Del mismo modo que anida la duda de si fue antes el huevo o la gallina, existe en cambio la certeza de que la mala calidad de la política es consecuencia de las decisiones de quienes eligen en las urnas a quienes la encarnan. El bodrio que ofrecen los elegidos es fruto del atolondramiento generalizado de los electores: del reflejo que proyectan. No vale con que son listas cerradas e impuestas, el albedrío abarca algo más que la simple elección de un nombre, incluye también el impulso que lo mueve en esta o en una dirección contraria a los intereses comunes. A su vez, los políticos aprovechan para interpretar estas pulsiones de una forma sesgada o partidista, pendientes de las urgencias, las filias o las fobias que perciben en las encuestas. Gobiernan o escenifican, más bien esto ultimo, presa de los vaivenes de la opinión pública, que ellos contribuyen a moldear, o preocupados exclusivamente por construir un relato propagandístico en vez de aportar las verdaderas soluciones que requieren los problemas de una sociedad que zozobra en una devastadora crisis.

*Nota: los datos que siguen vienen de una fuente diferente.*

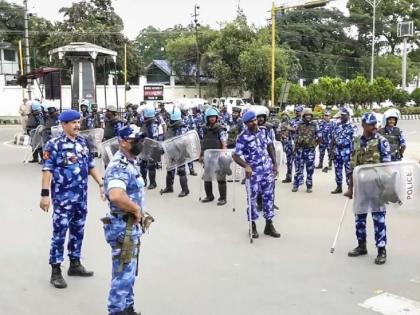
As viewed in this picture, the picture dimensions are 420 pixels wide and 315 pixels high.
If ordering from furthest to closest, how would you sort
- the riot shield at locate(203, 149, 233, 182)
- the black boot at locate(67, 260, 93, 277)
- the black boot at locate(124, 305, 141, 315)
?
the riot shield at locate(203, 149, 233, 182) < the black boot at locate(67, 260, 93, 277) < the black boot at locate(124, 305, 141, 315)

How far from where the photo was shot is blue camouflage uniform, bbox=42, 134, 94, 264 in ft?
17.5

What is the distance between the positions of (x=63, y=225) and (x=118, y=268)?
141 cm

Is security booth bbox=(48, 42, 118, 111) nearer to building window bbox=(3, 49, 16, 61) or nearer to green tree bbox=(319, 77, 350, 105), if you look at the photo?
green tree bbox=(319, 77, 350, 105)

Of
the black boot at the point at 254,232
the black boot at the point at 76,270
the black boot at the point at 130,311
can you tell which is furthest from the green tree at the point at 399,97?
the black boot at the point at 130,311

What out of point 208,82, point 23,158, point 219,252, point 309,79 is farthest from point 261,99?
point 219,252

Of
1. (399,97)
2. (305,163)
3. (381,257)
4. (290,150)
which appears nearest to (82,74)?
(290,150)

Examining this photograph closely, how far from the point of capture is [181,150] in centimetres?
996

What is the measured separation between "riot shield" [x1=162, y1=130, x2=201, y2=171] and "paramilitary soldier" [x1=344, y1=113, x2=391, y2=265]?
164 inches

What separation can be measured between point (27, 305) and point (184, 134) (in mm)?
5434

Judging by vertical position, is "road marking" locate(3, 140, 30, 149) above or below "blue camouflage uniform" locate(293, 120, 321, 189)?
below

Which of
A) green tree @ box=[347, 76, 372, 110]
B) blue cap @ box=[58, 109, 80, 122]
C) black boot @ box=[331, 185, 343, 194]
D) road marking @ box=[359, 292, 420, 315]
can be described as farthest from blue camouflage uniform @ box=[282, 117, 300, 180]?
green tree @ box=[347, 76, 372, 110]

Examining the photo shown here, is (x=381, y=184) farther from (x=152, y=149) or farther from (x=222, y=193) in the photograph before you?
(x=152, y=149)

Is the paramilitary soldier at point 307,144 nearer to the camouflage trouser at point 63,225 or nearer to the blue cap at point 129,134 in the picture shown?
the camouflage trouser at point 63,225

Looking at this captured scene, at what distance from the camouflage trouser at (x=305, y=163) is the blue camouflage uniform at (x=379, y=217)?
4.24 metres
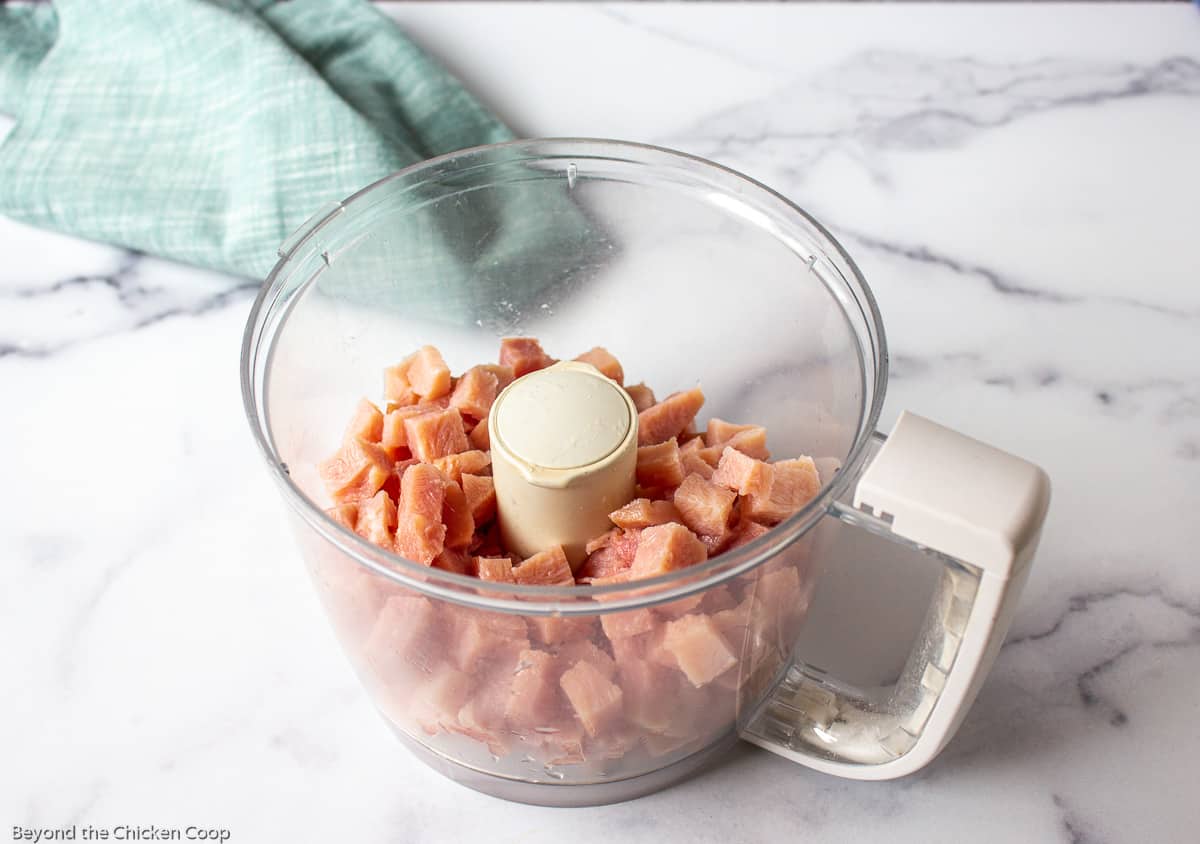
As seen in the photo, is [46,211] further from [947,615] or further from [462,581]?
[947,615]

Un ejemplo palmario de ello es esta tregua impostada de Madrid entre el presidente del Gobierno e Isabel Ayuso, que aparentemente y por motivos funcionales sitúa en el primer plano el recrudecimiento de la pandemia, cuando lo que se halla detrás es una lucha indisimulada de la izquierda por hacerse con Madrid mediante una moción de censura o una operación de desgaste a medio plazo. Mientras que los socialistas recurren a la movilización institucional alternando la ayuda con la crítica a unas “medidas discriminatorias” que no se acaban de entender salvo en su vertiente demagógica más populista, Unidas Podemos pretende tomar la calle para sacar rentabilidad de la mala salud pública, algo que reprochó a la derecha durante las caceroladas del confinamiento. Mientras tanto a Ayuso, la “bomba vírica”, si no la detona la izquierda son capaces de hacerla saltar por los aires los suyos. Como ya ha ocurrido.